Specifically, as shown in the diagram below, the G&G Risk Management structure performs a risk assessment on all business domain companies, subsidiaries, related functions, and G&G Risk Management Committee once a year integrated with the formulation of annual business plans, and the major risks for each are determined. High-priority risks are determined, and a plan for swift, precise action is established, and its progress monitored in close coordination among each other.

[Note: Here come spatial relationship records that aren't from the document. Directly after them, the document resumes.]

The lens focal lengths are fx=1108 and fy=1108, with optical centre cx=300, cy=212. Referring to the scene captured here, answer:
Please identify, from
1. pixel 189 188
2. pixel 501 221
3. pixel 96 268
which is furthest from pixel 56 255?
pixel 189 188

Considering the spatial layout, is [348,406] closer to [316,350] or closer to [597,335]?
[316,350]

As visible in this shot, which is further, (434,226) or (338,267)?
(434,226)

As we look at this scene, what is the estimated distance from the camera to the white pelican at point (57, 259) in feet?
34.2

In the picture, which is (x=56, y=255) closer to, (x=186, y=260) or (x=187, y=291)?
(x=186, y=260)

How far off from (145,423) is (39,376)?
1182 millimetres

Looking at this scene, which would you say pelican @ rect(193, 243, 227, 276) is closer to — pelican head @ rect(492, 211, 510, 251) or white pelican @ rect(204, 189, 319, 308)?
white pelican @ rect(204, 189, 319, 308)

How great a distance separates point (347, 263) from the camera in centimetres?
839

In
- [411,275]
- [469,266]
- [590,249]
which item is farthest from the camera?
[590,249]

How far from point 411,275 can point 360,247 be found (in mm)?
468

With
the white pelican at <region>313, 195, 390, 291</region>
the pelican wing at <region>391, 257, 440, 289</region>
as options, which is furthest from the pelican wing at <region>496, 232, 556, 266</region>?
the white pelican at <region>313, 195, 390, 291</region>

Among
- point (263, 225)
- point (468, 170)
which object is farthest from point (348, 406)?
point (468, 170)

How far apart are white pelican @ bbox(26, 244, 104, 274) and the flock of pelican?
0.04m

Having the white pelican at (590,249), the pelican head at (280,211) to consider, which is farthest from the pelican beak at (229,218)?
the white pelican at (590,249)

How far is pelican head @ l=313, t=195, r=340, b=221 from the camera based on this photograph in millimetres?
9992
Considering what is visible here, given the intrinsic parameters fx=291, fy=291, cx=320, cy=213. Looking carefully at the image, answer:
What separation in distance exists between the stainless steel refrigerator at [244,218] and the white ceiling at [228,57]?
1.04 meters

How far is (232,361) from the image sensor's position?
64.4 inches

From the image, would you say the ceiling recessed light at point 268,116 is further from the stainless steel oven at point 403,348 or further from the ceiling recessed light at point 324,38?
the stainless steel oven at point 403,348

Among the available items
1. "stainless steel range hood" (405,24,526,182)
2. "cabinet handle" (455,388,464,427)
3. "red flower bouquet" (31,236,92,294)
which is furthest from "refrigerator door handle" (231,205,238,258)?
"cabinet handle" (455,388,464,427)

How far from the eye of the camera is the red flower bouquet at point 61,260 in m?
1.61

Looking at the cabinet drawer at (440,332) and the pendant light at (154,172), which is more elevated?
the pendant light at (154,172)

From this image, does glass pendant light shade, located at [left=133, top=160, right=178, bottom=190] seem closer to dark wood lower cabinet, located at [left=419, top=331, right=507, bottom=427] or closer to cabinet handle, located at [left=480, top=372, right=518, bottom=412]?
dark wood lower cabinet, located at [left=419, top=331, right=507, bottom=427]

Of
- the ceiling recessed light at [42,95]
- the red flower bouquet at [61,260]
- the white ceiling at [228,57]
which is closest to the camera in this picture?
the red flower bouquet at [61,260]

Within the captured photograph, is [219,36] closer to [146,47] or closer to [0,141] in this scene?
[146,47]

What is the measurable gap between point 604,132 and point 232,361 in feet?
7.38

There is also a Business Continuity Plan (BCP) to counter the risk of large natural disasters. By fiscal 2010, all business domain companies should have a BCP in place for at least one location.
Panasonic will also formulate BCP for other risks that may threaten business operations, such as a pandemic flu outbreak.

Participation of Employees in Important Management Decisions
At Panasonic, important management issues are discussed in advance with the labor union, and Management-Labor Committees are established as forums for people to express their opinions on these issues. Important decisions are explained to labor union leaders, and Labor-Management Councils are held to provide an opportunity for people to express their approval or dissent.
Both the Management-Labor Committees and Labor-Management Councils are held regularly at the corporate level, business domain level, and business unit level. The topmanagement level Management-Labor Committee is held once a month and is attended by the President, Executive Officer in charge of personnel, and the head of the labor union's Central Executive Committee. The top-management level Labor-Management Council is held twice a year and is attended by all Executive Officers at the level of Managing Director or above and the members of the labor union's Central Executive Committee.
In-house Hotlines
As part of ensuring an open and transparent corporate culture, Panasonic operates six head office-based hotlines in Japan covering the areas of business ethics, fair trade, equal opportunities, fair business, global business ethics, and auditing or accounting issues. Business domain companies, subsidiaries and regional headquarters have also established and operate separate hotlines to aid swift resolution of issues.